----- ITEMS

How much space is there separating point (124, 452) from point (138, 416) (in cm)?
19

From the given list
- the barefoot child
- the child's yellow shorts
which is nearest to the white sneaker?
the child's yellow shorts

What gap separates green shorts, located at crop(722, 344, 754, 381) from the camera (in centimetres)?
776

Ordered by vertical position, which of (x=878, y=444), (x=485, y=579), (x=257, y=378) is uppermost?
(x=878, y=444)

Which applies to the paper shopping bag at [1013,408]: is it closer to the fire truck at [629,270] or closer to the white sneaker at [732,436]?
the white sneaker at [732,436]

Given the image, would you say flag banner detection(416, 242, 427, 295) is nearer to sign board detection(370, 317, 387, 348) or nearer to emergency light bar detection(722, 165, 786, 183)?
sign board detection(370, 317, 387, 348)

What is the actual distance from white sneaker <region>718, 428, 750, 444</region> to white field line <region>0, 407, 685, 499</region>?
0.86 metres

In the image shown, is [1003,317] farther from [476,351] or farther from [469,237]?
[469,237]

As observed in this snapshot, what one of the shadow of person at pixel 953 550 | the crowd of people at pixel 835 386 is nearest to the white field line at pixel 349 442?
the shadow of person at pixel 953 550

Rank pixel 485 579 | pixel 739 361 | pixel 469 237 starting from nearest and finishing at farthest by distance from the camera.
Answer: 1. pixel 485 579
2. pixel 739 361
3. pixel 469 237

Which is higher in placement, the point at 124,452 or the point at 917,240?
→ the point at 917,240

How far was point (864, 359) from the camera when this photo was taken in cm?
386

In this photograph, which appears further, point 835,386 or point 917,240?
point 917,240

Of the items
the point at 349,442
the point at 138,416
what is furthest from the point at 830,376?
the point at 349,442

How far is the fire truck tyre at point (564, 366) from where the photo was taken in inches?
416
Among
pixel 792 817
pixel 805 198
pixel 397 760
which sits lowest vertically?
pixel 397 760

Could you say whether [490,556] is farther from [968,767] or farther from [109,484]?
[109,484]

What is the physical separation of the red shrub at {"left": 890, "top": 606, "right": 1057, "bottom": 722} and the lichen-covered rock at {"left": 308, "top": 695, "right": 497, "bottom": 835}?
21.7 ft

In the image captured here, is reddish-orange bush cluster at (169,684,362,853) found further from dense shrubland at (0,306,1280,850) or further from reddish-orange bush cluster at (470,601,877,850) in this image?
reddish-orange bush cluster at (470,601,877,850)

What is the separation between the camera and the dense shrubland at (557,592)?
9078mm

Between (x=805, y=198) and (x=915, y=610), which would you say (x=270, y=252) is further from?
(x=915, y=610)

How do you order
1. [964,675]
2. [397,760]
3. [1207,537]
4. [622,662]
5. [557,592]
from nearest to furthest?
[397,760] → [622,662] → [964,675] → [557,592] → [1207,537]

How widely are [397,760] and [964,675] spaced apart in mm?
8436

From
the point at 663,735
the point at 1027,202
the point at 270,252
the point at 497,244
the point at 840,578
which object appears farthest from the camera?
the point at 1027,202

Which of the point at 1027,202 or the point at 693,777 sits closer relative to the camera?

----------

Word for word, quote all of the data above.

RESULT:
How much space is there separating point (124, 452) from point (138, 416) (in cm)?
19

From the given list
- the barefoot child
- the child's yellow shorts
which is nearest to the white sneaker?
the child's yellow shorts

What gap separates green shorts, located at crop(722, 344, 754, 381) from the camera (in centimetres)?
776

Ordered by vertical position, which of (x=878, y=444), (x=485, y=579), (x=257, y=378) is uppermost?
(x=878, y=444)

Which applies to the paper shopping bag at [1013,408]: is it closer to the fire truck at [629,270] or closer to the white sneaker at [732,436]?
the white sneaker at [732,436]

Given the image, would you say flag banner detection(416, 242, 427, 295) is nearer to sign board detection(370, 317, 387, 348) or nearer to emergency light bar detection(722, 165, 786, 183)?
sign board detection(370, 317, 387, 348)

What is the actual distance from white sneaker <region>718, 428, 750, 444</region> to white field line <region>0, 407, 685, 499</region>?
0.86 metres

In the image shown, is [1003,317] farther from [476,351] or farther from [469,237]?
[469,237]

As observed in this snapshot, what one of the shadow of person at pixel 953 550 | the crowd of people at pixel 835 386 is nearest to the white field line at pixel 349 442?
the shadow of person at pixel 953 550

Rank pixel 485 579 | pixel 739 361 | pixel 469 237 starting from nearest and finishing at farthest by distance from the camera.
Answer: 1. pixel 485 579
2. pixel 739 361
3. pixel 469 237

Which is higher in placement, the point at 124,452 or the point at 917,240?
→ the point at 917,240

How far was point (864, 359) from the camera when this photo was taken in cm?
386

In this photograph, which appears further, point 835,386 or point 917,240?
point 917,240

Of the items
the point at 349,442
the point at 138,416
what is furthest from the point at 830,376?
the point at 349,442

How far is the fire truck tyre at point (564, 366) from where the photo was taken in inches?
416
Among
pixel 792 817
pixel 805 198
pixel 397 760
which sits lowest vertically?
pixel 397 760

Could you say whether [490,556] is farther from [968,767] or farther from [109,484]?
[109,484]

What is the physical separation of the red shrub at {"left": 890, "top": 606, "right": 1057, "bottom": 722} and the lichen-covered rock at {"left": 308, "top": 695, "right": 497, "bottom": 835}?
21.7 ft

In the image captured here, is reddish-orange bush cluster at (169,684,362,853) found further from dense shrubland at (0,306,1280,850) or further from reddish-orange bush cluster at (470,601,877,850) in this image?
reddish-orange bush cluster at (470,601,877,850)

What is the separation between the camera and the dense shrubland at (557,592)?
9078mm

Between (x=805, y=198) and (x=915, y=610), which would you say (x=270, y=252) is further from?
(x=915, y=610)

How do you order
1. [964,675]
2. [397,760]
3. [1207,537]
4. [622,662]
5. [557,592]
from nearest to furthest?
[397,760] → [622,662] → [964,675] → [557,592] → [1207,537]

How widely are [397,760] and [964,675] spaced apart in mm?
8436

From
the point at 663,735
the point at 1027,202
the point at 270,252
the point at 497,244
the point at 840,578
which object appears farthest from the camera?
the point at 1027,202

Which of the point at 1027,202 or the point at 693,777 sits closer relative to the camera?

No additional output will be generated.